--- Aufgaben ---
a – Ersetze in allen Einträgen „camera“ durch „observer“ und gib die Einträge ansonsten unverändert wieder.
b – Führe den Text über die Playoffs und den Umgang der Clubs mit den Medien nach seinem letzten Satz weiter.

--- Textauszug ---
***
Du sollst nicht fragen. Du sollst nicht filmen, Du sollst nichts verraten. Du sollst nichts sagen. Es erinnert an die biblischen Gebote oder den Hollywood-Streifen «Fight Club», was die besten Clubs der Schweiz so äussern, bevor es ab Samstag Ernst gilt. Nicht dass das Playoff so bedeutungsschwer wäre wie Gottes Botschaft oder Brad Pitts Dialog in einem Hundert-Millionen-Dollar-Film. Es scheint nur so.
Zum Beispiel Ambri. Die Leventiner verschickten im Hinblick auf die entscheidende Saisonphase extra Verhaltensregeln für Medienvertreter. «Die Trainings dürfen nicht gefilmt werden», heisst es unter einem der fünf Punkte, «es ist untersagt, über das Line-up oder den Spielerbestand auf dem Eis zu berichten.» Immerhin: Augenbinden sind nicht vorgeschrieben. So könnte man wenigstens die schmucken Trainingsleibchen oder die bunten Sponsorenlogos thematisieren.
Aus Sicht der Reporter mag das mühsam sein, aus Sicht der Leser langweilig. Wie jedes Jahr werden uns also wochenlang Sätze wie «Wir haben noch gar nichts gewonnen», «2:3 oder 2:9 ist völlig egal», «Wir schauen vorwärts, nicht zurück» oder der Klassiker «Wir nehmen es Spiel für Spiel» vorgesetzt. Wir werden im TV sehen, wie ein verschwitzter Spieler seine erste Antwort mit «wie gesagt» beginnt. Wir werden über Ober- und Unterkörperverletzungen informiert, bestenfalls. In schätzungsweise ein bis zwei Jahren heisst es dann schlicht Körperverletzung.
***
(Einträge mit räumlichen Fragen)
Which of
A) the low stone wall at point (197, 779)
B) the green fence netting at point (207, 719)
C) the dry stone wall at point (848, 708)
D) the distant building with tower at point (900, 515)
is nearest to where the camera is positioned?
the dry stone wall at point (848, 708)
***
--- Antworten der Reihe nach ---
a –
Which of
A) the low stone wall at point (197, 779)
B) the green fence netting at point (207, 719)
C) the dry stone wall at point (848, 708)
D) the distant building with tower at point (900, 515)
is nearest to where the observer is positioned?
the dry stone wall at point (848, 708)

b –
Ambri, obwohl seit einem halben Jahrzehnt ohne Playoff-Erfahrung, hat schnell gelernt. Denn die Tessiner sind ja keineswegs ein krasser Auswuchs der Geheimniskrämerei – die Playoff-Paranoia erfasst jeweils die gesamte Liga. Oder wenigsten die besten acht Clubs – beim ZSC oder in Freiburg haben sie derzeit andere Sorgen.
Die Paranoia ist durchaus begründet. Und darum eigentlich gar keine Paranoia, sondern bloss seriöse Matchvorbereitung. Denn wer glaubt, ein 20-Millionen-Franken-Unternehmen sei moralisch nicht imstande, sich für eine Handy-Aufnahme zu interessieren, die drei gegnerische Powerplay-Varianten zeigt, hat den Leistungssport nicht ganz verstanden. Glaubt wohl auch, dass kein Spieler je einen anderen gezielt an einem verletzten Körperteil attackieren würde. Und glaubt ein bisschen an den Osterhasen.
Die Beteiligten wissen es besser. Als letztes Jahr vor der Ligaqualifikation der Rapperswiler Novizen-Trainer Vjeran Ivankovic samt Begleiter das Training von Kloten besuchte, unterbrach EHC-Trainer André Rötheli fluchend die Übungen. Als Ivankovics Begleiter das Handy zückte, wies Rötheli das Duo aus der – durchaus öffentlichen – Eishalle.
Ab morgen also ist nicht nur in Ambri jeder Zuschauer ein potenzieller Spion. Ist jeder, der nicht auf der eigenen Lohnliste steht, rettungslos verdächtig. Ist Paranoia plötzlich Wirklichkeit, jedes Interview ein Schlachtruf für die Mitspieler, eine Botschaft an die Gegner. Und alle, denen Eishockey am Herzen liegt, werden diese Schmierenkomödie lieben. Wie gesagt.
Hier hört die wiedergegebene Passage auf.